We have a deficient matrix and need to find a generalized eigenvector for $\lambda = 0$. Using Wiki Example $1$ as a possible approach, we have

$$[A - \lambda I]v_6 = [A]v_6 = v_5$$

This leads to the augmented matrix $$ RREF \left(\begin{array}{rrrrrr|r} 0 & 1 & 0 & 0 & 0 & 0 & 1 \\ -1 & 0 & 1 & 0 & 0 & 0 & 0 \\ 0 & 0 & 0 & 1 & 0 & 0 & 1 \\ 1 & 0 & -2 & 0 & 1 & 0 & 0 \\ 0 & 0 & 0 & 0 & 0 & 1 & 1 \\ 0 & 0 & 1 & 0 & -1 & 0 & 0 \\ \end{array}\right) = \left( \begin{array}{rrrrrr|r} 1 & 0 & 0 & 0 & -1 & 0 & 0 \\ 0 & 1 & 0 & 0 & 0 & 0 & 1 \\ 0 & 0 & 1 & 0 & -1 & 0 & 0 \\ 0 & 0 & 0 & 1 & 0 & 0 & 1 \\ 0 & 0 & 0 & 0 & 0 & 1 & 1 \\ 0 & 0 & 0 & 0 & 0 & 0 & 0 \\ \end{array} \right) $$

From this, we have the generalized eigenvector

$$v_6 = \left(\begin{matrix} 0 \\ 1 \\ 0 \\ 1 \\0\\1 \end{matrix} \right) $$

For the other four eigenvalues, we can use the typical methods to find linearly independent eigenvectors.
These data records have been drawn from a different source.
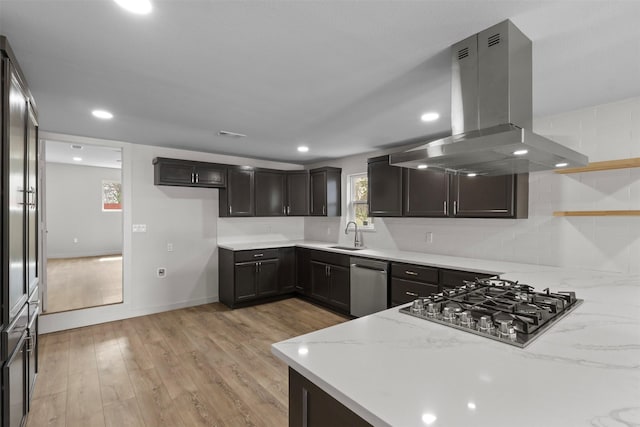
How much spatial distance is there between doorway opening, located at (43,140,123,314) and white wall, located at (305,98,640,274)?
6659 mm

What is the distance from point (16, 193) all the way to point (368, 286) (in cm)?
328

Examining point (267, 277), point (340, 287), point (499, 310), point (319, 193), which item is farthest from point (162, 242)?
point (499, 310)

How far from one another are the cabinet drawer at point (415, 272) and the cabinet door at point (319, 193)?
1.82 meters

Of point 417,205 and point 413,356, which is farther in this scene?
point 417,205

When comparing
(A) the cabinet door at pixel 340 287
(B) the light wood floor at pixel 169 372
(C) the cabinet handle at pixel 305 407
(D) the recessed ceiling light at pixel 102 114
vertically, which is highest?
(D) the recessed ceiling light at pixel 102 114

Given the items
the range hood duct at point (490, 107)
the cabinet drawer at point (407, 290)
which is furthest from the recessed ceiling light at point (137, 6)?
the cabinet drawer at point (407, 290)

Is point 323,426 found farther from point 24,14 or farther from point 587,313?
point 24,14

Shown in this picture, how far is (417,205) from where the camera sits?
12.5 feet

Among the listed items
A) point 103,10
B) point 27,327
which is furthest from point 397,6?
point 27,327

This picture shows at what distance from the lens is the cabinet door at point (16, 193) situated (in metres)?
1.64

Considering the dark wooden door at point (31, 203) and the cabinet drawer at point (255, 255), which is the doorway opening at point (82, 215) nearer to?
the cabinet drawer at point (255, 255)

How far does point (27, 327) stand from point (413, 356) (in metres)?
2.45

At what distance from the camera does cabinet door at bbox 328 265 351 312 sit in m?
4.23

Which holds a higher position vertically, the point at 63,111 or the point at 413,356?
the point at 63,111
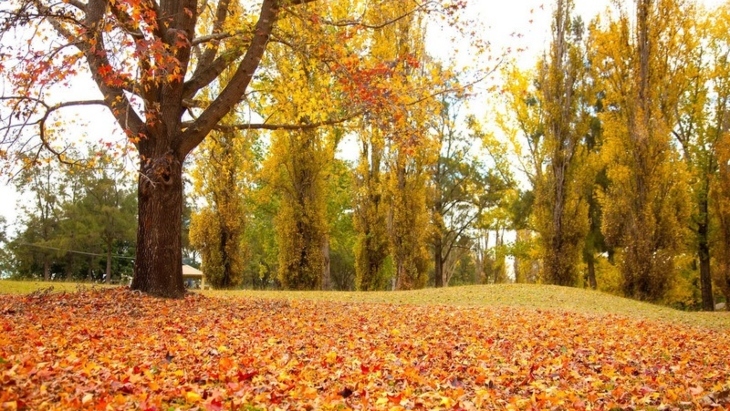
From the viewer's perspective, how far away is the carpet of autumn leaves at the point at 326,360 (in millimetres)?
3795

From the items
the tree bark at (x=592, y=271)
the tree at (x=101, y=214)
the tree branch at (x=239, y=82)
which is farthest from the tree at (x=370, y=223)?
the tree at (x=101, y=214)

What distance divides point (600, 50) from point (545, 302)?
950cm

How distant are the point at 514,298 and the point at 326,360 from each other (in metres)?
9.87

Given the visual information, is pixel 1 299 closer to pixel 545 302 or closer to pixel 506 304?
pixel 506 304

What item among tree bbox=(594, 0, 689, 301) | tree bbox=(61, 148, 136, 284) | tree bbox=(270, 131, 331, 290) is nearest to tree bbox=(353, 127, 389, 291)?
tree bbox=(270, 131, 331, 290)

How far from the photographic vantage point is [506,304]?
523 inches

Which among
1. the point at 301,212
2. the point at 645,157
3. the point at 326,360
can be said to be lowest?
the point at 326,360

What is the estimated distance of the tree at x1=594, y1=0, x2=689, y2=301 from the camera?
1752cm

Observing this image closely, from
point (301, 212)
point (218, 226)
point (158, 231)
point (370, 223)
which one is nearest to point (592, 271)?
point (370, 223)

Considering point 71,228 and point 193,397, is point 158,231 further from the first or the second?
point 71,228

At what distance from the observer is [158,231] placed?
31.4 feet

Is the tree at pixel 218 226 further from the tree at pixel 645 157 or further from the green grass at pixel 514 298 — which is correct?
the tree at pixel 645 157

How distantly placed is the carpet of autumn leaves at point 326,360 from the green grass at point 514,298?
10.8ft

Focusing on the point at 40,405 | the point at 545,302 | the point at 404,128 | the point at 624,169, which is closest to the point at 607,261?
the point at 624,169
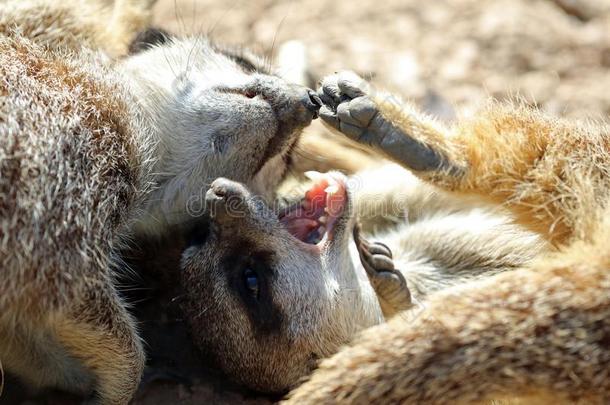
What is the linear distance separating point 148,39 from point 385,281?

Next, to solve the nonhomogeneous system, refer to the various methods here.

Answer 2

$$ A=\pmatrix{-1&1&0\\1&-2&1\\0&1&-1} $$ has characteristic polynomial $$-(q+1)^2(q+2)+2(q+1)=(q+1)(2-2-3q-q^2)=-q(q+1)(q+3)$$ which gives an an eigen-decomposition $UDU^T$ with $$ D=\pmatrix{-3&0&0\\0&-1&0\\0&0&0}\text{ and } U=\pmatrix{ \frac1{\sqrt6}& \frac1{\sqrt2}&\frac1{\sqrt3}\\ -\frac2{\sqrt6}& 0 &\frac1{\sqrt3}\\ \frac1{\sqrt6}&-\frac1{\sqrt2}&\frac1{\sqrt3} } $$ With the coordinate change to the basis in the columns of $U$, the original order 2 system decouples into 2 oscillation equations $\ddot x_1+3x_1=c_1$, $\ddot x_2+x_2=c_2$ and a simple one of the form $\ddot x_3=c_3$.